◆ Questions
1. Decide whether each statement agrees with the text on the Jardin des Plantes, answering yes or no and quoting the words of the text that decide it. (a) The garden opened to the public in 1626. (b) The Jardin has four greenhouses. (c) Every greenhouse can be entered free of charge.
2. Write out the stretch of the text on the Jardin des Plantes from "Today’s Jardin des" through "the eighteenth century.", replacing "labyrinth garden" with "maze garden".

◆ Extract to read
Situated on the left bank of the River Seine, the Jardin des Plantes is Paris’s primary botanical garden and renowned for its centuries-old beauty. A popular tourist attraction, the garden is also a favorite venue for Parisians. Located on sixty-nine acres, the Jardin des Plantes features many internationally famous gardens, greenhouses, and exhibits.
With Louis XIII’s approval, the Jardin des Plantes was established in 1626; however, it remained closed to the public until 1640. This first garden was founded as a medical herbal garden by two of the king’s physicians, Jean Herouard and Guy de la Brosse. A school of botany, natural history, and pharmacy was also founded along with the garden. Today, the Jardin des Plantes still boasts a school of botany as well as a natural history museum and zoo. With so many exceptional features, the garden is one of Paris’s most illustrious parks.
Today’s Jardin des Plantes showcases various gardens; among them are a rose garden, ecology garden, iris and perennial garden, alpine garden, and kitchen garden. There are also garden sections devoted to historical trees, a winter garden, and five plots of garden perspective that provide extraordinary views of the Jardin des Plantes. The Jardin’s four greenhouses are devoted to maintaining the fragile environments of world plants; there is a greenhouse for rainforest plants, plants of New Caledonia, desert plants, and plant history. The greenhouses are remarkable for their beauty; these structures of glass and metal have recently been substantially renovated to accommodate their special botanical collections. The Jardin also continues to feature its labyrinth garden that was first installed in the eighteenth century.
The grounds of the Jardin des Plantes are revered for their incredible vistas and enchanting paths. Thousands of plants delight the senses and structures like the Art Deco gazebo add characteristic Parisian style to the garden. The alpine garden is a favorite among the French; it features plants from the Alps, Morocco, Corsica, and even the Himalayas. There are rows of ancient trees and formal flower beds that continually astound the garden’s visitors. The Jardin des Plantes also attracts many amateur and professional botanists who perform research or attend workshops, conferences, or classes. The Jardin des Plantes also features many temporary exhibits that attract visitors throughout the year.
With its gallery of plants, menagerie of animals, and innate charm, the Jardin des Plantes is a gorgeous venue that can easily fill a day with its various attractions. General entrance to the garden and botanical school are free, but some gardens, greenhouses, and exhibitions require a ticket. The Jardin des Plantes, with its many family-friendly features, is also a great place to bring children. As one of the city’s most spectacular parks, it continues to be a must-see Paris attraction.

◆ Input data
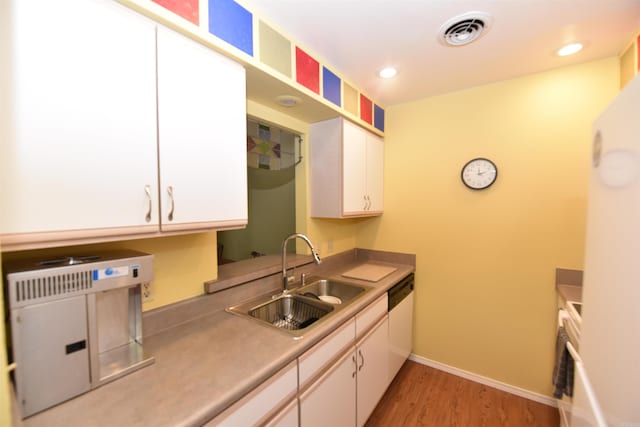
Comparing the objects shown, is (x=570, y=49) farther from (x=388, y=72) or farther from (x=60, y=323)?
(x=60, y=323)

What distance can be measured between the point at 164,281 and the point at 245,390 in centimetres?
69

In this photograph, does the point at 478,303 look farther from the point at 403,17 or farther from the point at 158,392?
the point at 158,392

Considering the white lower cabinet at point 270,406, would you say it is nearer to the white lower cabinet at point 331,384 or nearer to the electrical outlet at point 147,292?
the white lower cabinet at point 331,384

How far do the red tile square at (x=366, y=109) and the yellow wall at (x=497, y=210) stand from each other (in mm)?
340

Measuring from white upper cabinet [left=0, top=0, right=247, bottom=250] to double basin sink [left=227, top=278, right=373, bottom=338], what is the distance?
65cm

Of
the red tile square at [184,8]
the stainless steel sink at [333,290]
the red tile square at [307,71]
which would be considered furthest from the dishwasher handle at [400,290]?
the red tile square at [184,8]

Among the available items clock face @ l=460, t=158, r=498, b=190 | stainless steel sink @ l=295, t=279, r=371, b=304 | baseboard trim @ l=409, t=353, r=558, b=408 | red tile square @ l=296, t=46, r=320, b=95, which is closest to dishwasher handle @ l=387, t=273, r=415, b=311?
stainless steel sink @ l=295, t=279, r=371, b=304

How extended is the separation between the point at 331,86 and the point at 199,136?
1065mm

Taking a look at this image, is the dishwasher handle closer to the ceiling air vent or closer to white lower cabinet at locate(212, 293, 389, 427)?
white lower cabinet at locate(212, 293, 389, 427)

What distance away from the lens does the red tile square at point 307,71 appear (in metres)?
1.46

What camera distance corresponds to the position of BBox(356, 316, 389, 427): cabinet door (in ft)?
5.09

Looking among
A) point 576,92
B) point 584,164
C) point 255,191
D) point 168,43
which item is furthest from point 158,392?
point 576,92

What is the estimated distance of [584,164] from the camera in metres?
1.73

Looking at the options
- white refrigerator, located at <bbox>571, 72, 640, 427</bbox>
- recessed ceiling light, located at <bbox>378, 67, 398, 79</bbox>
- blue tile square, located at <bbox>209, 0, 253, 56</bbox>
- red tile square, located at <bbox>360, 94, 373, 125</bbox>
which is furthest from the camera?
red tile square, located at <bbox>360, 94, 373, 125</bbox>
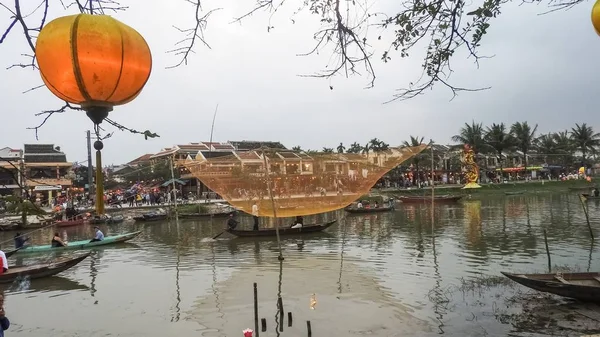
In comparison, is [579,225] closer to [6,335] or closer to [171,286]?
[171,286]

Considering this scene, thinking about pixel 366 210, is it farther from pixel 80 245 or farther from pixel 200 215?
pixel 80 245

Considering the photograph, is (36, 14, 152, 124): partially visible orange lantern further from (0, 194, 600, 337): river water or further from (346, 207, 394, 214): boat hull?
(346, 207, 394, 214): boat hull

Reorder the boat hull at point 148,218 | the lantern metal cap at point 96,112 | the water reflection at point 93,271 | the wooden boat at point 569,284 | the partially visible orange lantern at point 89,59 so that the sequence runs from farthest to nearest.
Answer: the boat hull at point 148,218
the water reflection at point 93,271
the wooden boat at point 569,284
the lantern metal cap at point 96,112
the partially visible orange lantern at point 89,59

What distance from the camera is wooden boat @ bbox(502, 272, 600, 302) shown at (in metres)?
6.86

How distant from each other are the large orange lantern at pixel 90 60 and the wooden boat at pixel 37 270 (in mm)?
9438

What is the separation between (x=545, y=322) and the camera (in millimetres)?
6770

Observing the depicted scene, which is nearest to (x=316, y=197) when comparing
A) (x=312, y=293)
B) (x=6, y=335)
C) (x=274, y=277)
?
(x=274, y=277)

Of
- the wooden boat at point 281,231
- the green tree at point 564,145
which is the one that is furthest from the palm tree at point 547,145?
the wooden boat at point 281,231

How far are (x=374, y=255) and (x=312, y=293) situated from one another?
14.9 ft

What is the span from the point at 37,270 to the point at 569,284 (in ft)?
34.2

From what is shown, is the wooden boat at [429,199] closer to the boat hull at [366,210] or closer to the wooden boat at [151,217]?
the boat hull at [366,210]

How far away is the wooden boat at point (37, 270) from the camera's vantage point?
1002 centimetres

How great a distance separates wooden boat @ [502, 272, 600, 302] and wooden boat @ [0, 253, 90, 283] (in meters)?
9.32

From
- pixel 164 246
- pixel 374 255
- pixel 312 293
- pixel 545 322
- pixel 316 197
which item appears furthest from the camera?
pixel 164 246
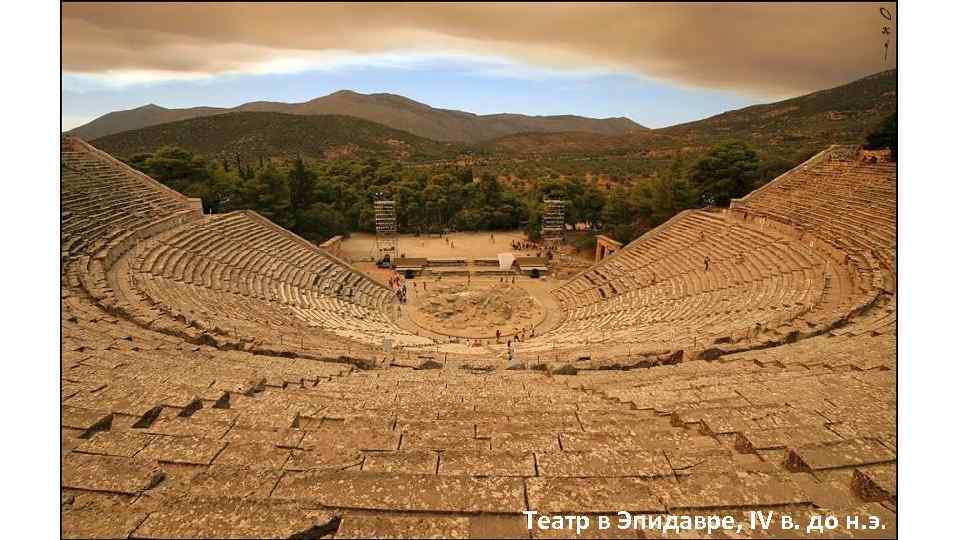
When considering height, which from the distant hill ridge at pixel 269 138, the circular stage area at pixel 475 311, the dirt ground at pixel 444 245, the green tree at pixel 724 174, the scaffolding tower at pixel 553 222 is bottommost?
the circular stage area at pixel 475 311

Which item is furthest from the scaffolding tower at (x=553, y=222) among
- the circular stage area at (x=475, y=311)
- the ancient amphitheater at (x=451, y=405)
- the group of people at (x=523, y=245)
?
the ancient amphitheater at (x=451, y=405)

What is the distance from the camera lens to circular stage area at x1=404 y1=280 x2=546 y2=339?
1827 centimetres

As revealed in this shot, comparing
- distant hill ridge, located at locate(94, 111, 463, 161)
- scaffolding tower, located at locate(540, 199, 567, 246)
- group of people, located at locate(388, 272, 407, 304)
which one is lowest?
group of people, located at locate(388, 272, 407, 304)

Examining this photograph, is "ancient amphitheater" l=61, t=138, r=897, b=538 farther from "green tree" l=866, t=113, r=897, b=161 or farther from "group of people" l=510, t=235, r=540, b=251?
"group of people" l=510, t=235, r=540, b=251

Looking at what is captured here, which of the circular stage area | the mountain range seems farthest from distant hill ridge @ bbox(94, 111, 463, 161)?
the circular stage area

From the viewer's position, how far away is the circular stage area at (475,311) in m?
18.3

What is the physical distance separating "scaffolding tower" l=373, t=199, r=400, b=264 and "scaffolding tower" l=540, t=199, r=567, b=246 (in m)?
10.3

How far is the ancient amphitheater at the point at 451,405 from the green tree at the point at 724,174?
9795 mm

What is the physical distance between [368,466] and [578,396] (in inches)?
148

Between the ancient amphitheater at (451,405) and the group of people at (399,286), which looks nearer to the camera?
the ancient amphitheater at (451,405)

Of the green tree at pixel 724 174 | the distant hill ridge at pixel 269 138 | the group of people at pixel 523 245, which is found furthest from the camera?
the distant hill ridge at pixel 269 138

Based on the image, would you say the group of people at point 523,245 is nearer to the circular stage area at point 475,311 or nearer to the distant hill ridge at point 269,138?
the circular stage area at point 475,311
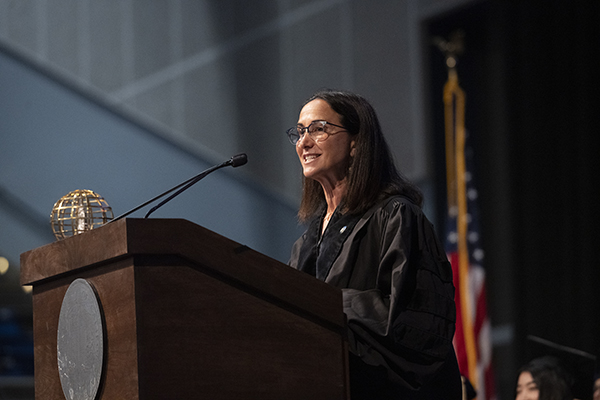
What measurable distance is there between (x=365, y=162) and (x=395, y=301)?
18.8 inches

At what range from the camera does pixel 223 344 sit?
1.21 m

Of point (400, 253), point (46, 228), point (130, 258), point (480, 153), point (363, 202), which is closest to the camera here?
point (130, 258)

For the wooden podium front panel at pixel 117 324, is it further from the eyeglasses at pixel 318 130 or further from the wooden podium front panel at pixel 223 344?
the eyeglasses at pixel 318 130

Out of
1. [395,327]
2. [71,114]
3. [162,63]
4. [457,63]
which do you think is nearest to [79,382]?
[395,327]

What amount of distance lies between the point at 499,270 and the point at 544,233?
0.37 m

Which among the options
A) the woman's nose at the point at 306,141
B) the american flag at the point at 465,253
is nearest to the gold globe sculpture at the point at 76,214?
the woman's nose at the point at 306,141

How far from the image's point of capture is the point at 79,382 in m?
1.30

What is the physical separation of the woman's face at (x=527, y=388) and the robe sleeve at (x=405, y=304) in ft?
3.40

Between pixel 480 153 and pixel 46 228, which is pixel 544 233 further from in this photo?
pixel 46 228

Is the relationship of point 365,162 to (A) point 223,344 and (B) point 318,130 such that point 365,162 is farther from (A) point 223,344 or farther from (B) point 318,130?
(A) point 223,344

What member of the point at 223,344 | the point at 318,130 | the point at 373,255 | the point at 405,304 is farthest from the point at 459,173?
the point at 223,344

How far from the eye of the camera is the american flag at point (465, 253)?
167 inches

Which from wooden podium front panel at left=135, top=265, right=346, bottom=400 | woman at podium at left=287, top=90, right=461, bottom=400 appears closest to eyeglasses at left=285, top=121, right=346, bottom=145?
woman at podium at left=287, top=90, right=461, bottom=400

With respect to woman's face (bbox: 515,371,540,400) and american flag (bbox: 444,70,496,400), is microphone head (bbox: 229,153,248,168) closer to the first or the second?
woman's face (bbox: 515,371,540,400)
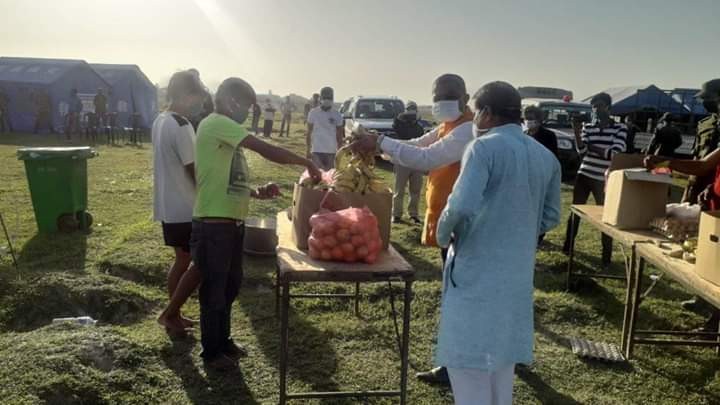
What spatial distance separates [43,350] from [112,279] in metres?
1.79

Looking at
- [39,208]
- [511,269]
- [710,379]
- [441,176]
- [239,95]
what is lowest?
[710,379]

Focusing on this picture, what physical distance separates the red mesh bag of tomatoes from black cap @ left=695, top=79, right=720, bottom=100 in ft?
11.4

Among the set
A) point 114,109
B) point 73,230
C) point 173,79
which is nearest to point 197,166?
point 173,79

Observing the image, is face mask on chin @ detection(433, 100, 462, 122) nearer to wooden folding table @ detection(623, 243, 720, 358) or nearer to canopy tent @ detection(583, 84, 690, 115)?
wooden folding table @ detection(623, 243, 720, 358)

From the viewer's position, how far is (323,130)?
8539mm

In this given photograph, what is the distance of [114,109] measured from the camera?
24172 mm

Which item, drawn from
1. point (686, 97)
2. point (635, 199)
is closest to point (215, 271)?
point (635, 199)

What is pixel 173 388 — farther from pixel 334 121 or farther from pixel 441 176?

◆ Answers for each item
1.
(a) No: "it remained closed to the public until 1640"
(b) Yes: "The Jardin’s four greenhouses are devoted to maintaining the fragile environments of world plants"
(c) No: "some gardens, greenhouses, and exhibitions require a ticket"

2.
Today’s Jardin des Plantes showcases various gardens; among them are a rose garden, ecology garden, iris and perennial garden, alpine garden, and kitchen garden. There are also garden sections devoted to historical trees, a winter garden, and five plots of garden perspective that provide extraordinary views of the Jardin des Plantes. The Jardin’s four greenhouses are devoted to maintaining the fragile environments of world plants; there is a greenhouse for rainforest plants, plants of New Caledonia, desert plants, and plant history. The greenhouses are remarkable for their beauty; these structures of glass and metal have recently been substantially renovated to accommodate their special botanical collections. The Jardin also continues to feature its maze garden that was first installed in the eighteenth century.